§ **Extrait du document**
□ □ □

(Photo: Courtoisie)
Young dénonce les mesures antidémocratiques en éducation
De plus, le candidat vert proclame son support aux Premières Nations
Le chef du parti vert, Guy Rainville, en compagnie de deux de ses candidats, a tenu un point de presse mardi dernier dans Notre-Dame-de-Grâce. Deuxième à prendre la parole, le candidat de Jacques-Cartier, Ryan Young, en a profité pour dénoncer les failles du système d’éducation actuel et proclamer son appui aux Premières Nations.
«En tant que professeur au collège John Abbott, je subis les mesures antidémocratiques de Jean Charest», a déclaré d’entrée de jeu Ryan Young. Selon ce dernier, depuis l’adoption de la Loi 43 en décembre 2006, les profs sont obligés de travailler dans des conditions qu’ils n’ont pas choisies, dans des classes bondées et avec moins de ressources. «On nous a enlevé le droit de faire la grève et on nous a forcés d’accepter un contrat pour huit ans», poursuit l’enseignant, également réalisateur de film et animateur à CKUT. «On m’a même averti que c’était illégal de parler avec mes étudiants de mes conditions de travail…Ce décret contient des dispositions de répression pour toute altération au contrat».

□ □ □

Données:
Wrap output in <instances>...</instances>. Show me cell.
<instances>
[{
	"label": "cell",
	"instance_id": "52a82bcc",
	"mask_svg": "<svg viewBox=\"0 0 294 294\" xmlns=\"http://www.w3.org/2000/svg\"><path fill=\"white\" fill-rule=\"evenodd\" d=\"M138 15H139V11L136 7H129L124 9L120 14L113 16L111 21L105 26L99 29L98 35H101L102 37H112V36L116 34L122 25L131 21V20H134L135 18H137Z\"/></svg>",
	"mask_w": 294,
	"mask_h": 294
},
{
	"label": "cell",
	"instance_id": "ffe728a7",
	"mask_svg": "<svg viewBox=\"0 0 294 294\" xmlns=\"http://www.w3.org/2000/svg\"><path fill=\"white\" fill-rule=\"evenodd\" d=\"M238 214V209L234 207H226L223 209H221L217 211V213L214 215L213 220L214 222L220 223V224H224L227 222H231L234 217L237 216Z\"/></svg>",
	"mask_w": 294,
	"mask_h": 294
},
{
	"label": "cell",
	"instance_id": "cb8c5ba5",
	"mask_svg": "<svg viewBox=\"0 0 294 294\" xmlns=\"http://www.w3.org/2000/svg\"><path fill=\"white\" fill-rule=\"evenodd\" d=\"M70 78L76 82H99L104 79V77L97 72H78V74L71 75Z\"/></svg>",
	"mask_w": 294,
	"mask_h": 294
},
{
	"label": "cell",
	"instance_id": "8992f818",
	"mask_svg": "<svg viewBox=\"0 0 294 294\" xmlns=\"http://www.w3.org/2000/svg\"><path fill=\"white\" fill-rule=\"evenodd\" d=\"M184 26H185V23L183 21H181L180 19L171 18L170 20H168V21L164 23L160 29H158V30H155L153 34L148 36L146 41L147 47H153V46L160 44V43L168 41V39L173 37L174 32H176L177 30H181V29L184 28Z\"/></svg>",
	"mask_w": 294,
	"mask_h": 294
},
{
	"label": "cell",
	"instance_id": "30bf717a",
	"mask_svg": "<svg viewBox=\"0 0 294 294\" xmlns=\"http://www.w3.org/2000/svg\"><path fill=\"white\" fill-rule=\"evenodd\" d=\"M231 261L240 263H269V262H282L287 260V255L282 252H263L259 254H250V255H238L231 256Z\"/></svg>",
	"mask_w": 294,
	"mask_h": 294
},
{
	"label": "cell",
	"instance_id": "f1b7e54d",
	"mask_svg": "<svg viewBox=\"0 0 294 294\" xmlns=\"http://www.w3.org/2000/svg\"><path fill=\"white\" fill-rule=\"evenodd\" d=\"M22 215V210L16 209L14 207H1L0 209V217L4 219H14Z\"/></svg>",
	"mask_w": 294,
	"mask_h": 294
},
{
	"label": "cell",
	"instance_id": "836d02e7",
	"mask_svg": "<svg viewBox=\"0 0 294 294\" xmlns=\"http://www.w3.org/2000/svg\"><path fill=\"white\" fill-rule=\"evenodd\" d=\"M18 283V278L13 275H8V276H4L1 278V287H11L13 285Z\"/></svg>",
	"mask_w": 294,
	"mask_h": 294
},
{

□ □ □

§ **Consigne 1**
Répondez à ces questions sur l'article consacré à Ryan Young :
(a) Dans quel quartier le chef du parti vert a-t-il tenu son point de presse ?
(b) Dans quel collège Ryan Young enseigne-t-il ?
(c) Pour combien d'années les profs ont-ils été forcés d'accepter un contrat ?
§ **Consigne 2**
Reprenez l'article sur Ryan Young et le parti vert là où il s'arrête, puis écrivez la suite.

§ **Réponse 1**
(a) Dans Notre-Dame-de-Grâce.
(b) Au collège John Abbott.
(c) Pour huit ans.

§ **Réponse 2**
Le parti vert appuie les Autochtones
En ce qui concerne le sujet principal de la conférence de presse, soit l’exploitation des ressources énergétiques du Québec, le vert de Saint-Anne-de-Bellevue a sévèrement critiqué le caractère unilatéral du Plan Nord libéral, qui exclut le point de vue autochtone sur l’exploitation du Nord.
«Les libéraux promettent d’exploiter l’immense potentiel du Nord du Québec et de collaborer avec les Innus et les Inuit, mais en réalité, ils ne les consultent pas!», affirme Ryan Young.
L’Assemblée des Premières Nations a en effet déjà dénoncé publiquement la semaine dernière la mise en œuvre du fameux Plan Nord des libéraux. Selon l’environnementaliste, les communautés autochtones vivent dans des conditions tiers-mondistes inacceptables et les gouvernements fédéral et provincial jouent au ping-pong avec leurs revendications. «Le parti vert appuie les Premières Nations et s’engage à protéger du développement, au moins 50% du territoire du de Nord du Québec», affirme-t-il en terminant.